Arrive Jean-François Clervoy (Billy Bob, comme
l’appellent ses collègues américains, qui trouvent son
prénom d’une prononciation trop difficile, paraît-il).
Rituel des badges et des portillons. Ascenseur (neutre,
peut-être un miroir, je ne sais plus), bref couloir, bureau.
Je m’installe à la petite table de réunion, sur laquelle je
pose toujours ce même carnet entoilé marron qui me
sert aux rencontres avec les astronautes. Sur le bureau,
en bonne place, la maquette de l’Airbus A-300 Zéro-G,
dans lequel ont lieu les vols paraboliques.
Jean-François Clervoy tantôt reste debout, tantôt
s’assied sur un coin de son bureau, tantôt se penche sur
son ordinateur pour vérifier une information.
Je lui pose des questions sur les éventuelles
modifications de la navette Atlantis entre le moment où
il a volé et la mission sur laquelle je suis en train d’écrire.

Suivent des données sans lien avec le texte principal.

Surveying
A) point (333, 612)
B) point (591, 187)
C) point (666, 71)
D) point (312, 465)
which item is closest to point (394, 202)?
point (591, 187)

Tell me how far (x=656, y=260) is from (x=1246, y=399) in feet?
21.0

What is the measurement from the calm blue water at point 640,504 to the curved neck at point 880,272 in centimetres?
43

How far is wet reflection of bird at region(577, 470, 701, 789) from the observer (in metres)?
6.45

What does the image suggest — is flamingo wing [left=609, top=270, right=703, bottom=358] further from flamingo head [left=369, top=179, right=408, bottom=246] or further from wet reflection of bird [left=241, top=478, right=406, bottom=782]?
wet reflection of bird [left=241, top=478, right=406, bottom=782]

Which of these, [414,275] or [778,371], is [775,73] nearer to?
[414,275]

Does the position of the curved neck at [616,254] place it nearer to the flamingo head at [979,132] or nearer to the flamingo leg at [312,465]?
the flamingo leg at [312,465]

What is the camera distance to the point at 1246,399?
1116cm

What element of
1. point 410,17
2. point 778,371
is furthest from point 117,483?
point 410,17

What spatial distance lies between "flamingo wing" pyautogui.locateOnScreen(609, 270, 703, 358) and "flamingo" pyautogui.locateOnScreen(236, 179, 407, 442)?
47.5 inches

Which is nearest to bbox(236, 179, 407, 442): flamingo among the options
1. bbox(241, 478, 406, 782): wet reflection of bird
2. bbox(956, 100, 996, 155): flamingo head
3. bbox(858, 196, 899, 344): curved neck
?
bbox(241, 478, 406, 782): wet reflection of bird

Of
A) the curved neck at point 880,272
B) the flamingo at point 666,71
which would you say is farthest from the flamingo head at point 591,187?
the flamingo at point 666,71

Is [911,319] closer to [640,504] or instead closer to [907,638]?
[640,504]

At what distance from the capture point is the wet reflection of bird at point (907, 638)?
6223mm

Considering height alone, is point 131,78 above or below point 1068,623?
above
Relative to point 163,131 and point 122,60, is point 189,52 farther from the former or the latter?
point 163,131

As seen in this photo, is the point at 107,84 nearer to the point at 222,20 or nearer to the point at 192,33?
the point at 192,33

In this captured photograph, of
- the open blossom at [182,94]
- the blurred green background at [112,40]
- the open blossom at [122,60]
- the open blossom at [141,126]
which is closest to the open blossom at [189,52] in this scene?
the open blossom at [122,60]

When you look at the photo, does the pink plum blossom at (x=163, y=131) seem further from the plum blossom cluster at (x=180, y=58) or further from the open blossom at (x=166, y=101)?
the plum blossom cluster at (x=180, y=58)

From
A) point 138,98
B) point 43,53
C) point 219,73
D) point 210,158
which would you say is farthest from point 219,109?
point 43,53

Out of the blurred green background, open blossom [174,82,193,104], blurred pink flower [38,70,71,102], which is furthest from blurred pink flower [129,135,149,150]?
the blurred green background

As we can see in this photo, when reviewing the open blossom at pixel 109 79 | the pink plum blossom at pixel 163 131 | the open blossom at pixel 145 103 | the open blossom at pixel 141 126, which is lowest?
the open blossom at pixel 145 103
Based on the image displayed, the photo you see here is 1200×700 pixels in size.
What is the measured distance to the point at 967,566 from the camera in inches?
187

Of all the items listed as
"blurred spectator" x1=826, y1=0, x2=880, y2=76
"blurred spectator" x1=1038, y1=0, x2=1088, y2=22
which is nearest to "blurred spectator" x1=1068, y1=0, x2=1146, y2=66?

Mais oui, elles sont de taille, marquées surtout par le
passage d’instruments mécaniques à des instruments
électroniques. L’indicateur d’altitude, tenez, par exemple,
du temps où Jean-François Clervoy était sur la navette,
se présentait sous la forme d’une bande physique qui
défilait, eh oui, avec un pointeur.
Jean-François Clervoy a longtemps vécu à Houston
et travaillé dans les bureaux dans lesquels Sandra Magnus
est arrivée en 1996. Elle faisait partie, à l’époque, de la
promotion « sardines ». À ma demande, il me raconte la
vie là-bas, le temps libre au centre sportif. Sur une feuille
de papier, il me dessine les lieux, l’extension de Houston,
la Gavelston Bay, la zone qui se nomme Clear Lake, le
terrain d’aviation d’Ellington Field.
Comme je lui dis que je dois rencontrer Sandra
Magnus dans un mois à Reston, en Virginie, JeanFrançois Clervoy m’apprend qu’elle vient à Paris dans
quelques jours. Il passe un coup de téléphone, me fait
inviter à une conférence qu’elle s’apprête à donner à la
3AF, l’Association Aéronautique et Astronautique de
France, une « société savante » qui a installé son « aéroclub » dans les beaux quartiers, du côté de l’avenue
d’Iéna. Grâce à lui, je vais avoir cette occasion de voir
Sandra Magnus pour la première fois.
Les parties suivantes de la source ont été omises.